Hi David

Please find some code below.  There are three problems here: 1) correct method for initializing very large coo/csr matrices, 2) memory usage in initializing very large coo/csr matrices and, 3) using a function to load the coo matrix where different sized matrices are going to be used in the program.



def populateSparseMatrix (A, nnz, dataFile, I, J)
    # Populate matrix A by first loading data into a coo_matrix using coo_matrix(V, (I,J)), dims) method

    ij = numpy.array(numpy.empty((nnz, 2), dtype=int))
    f = open(dataFile, 'rb')
    ij = pickle.load(f)

    row = ij[:,0]
    column = ij[:,1]
    data = scipy.ones(ij.shape[0], dtype=int)

    # Initialize A as coo_matrix, load data into A, convert A to csr_matrix
    A = sparse.coo_matrix((data, (row, column)), dims=(I,J)).tocsr()

    return A

def anotherFunctionOperatingOnSparseMatrixA(A, a, b)
    blah blah
    blah blah blah

    return a, b

# main program

# imports
import numpy
import scipy
from scipy import sparse 

# constants
nnz = bigNonZeroNumber
I = bigI
J = bigJ
dataFile = aFilename

# Define and initialize all matrix and vectors
# Create and load a coo_matrix and then transform into a csr_matrix using a function (ie. def populateSparseMatrix) so that we can use program with different sized matrices

# Python requires that all parameters passed to functions be defined beforehand.  
# If so, what is the correct statement to use for initializing an empty coo_matrix?  
# Secondly, if I, J are very large then isn't the initialization step using up memory and hence defeating the purpose of using a coo/csr matrix?
# nnz is from the millions to the tens of millions, the sparse data is just 1's.
# For large I, J, I get 'memory error' on my 2Gb RAM machine which I shouldn't for using a coo/csr matrix

A = sparse.coo_matrix(None, dims=(I, J), dtype=int)       # What is the correct initialization statement (if any)?

# Call the populate matrix A function
A = populateSparseMatrix(A, nnz, dataFile, I, J)

a, b = anotherFunctionOperatingOnSparseMatrixA(A, a, b)        # assume a, b are defined before calling function


What sort of method are you using to load the matrices?

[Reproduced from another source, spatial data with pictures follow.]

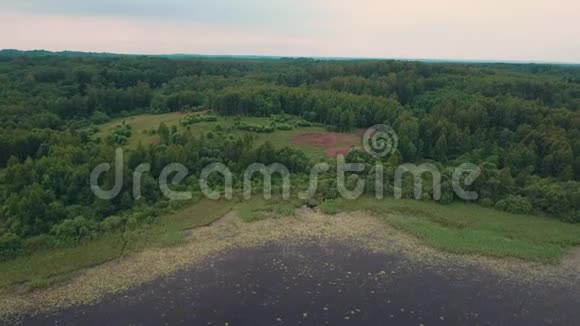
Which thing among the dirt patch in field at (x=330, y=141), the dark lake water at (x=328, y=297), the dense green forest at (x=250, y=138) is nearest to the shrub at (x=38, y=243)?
the dense green forest at (x=250, y=138)

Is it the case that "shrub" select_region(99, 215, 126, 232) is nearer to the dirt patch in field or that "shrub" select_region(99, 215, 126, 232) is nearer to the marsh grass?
the marsh grass

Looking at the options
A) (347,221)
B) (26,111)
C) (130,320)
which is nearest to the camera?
(130,320)

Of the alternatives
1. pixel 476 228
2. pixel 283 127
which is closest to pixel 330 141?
pixel 283 127

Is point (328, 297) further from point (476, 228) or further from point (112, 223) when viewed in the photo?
point (112, 223)

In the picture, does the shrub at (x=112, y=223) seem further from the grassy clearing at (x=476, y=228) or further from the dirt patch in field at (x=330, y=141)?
the dirt patch in field at (x=330, y=141)

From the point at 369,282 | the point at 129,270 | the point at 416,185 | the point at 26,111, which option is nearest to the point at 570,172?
the point at 416,185

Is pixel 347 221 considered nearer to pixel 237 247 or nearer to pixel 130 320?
pixel 237 247
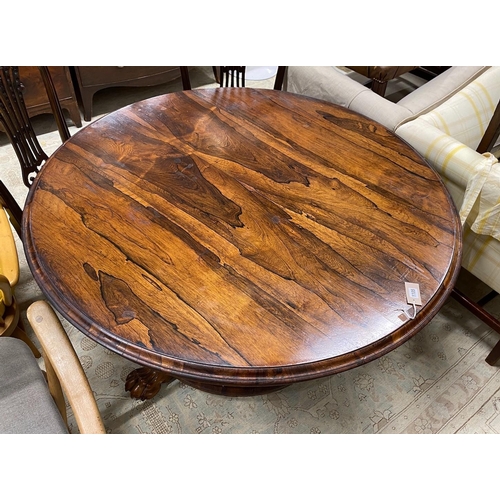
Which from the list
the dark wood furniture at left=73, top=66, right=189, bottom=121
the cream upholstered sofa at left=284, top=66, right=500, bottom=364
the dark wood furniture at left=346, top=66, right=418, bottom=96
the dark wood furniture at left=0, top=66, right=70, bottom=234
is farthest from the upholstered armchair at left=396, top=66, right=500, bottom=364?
the dark wood furniture at left=73, top=66, right=189, bottom=121

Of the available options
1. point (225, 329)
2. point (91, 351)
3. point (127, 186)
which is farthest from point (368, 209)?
point (91, 351)

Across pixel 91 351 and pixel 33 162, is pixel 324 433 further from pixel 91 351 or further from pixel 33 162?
pixel 33 162

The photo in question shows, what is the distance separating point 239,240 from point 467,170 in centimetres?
77

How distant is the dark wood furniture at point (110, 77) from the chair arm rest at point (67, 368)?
79.6 inches

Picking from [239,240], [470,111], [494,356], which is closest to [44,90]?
[239,240]

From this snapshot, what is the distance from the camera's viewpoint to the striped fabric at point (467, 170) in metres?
1.23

It'd help if  
you posted some code. In general you shouldn't have to initialize  
something too big in order to load in a sparse matrix. I'm not sure  
that COO is terribly efficient for on-the-fly insertions. Maybe a  
dok_matrix would be more appropriate, which you can then convert to  
whatever you need, all at once, as then you'll know exactly how many  
non-zero elements you have to allocate space for.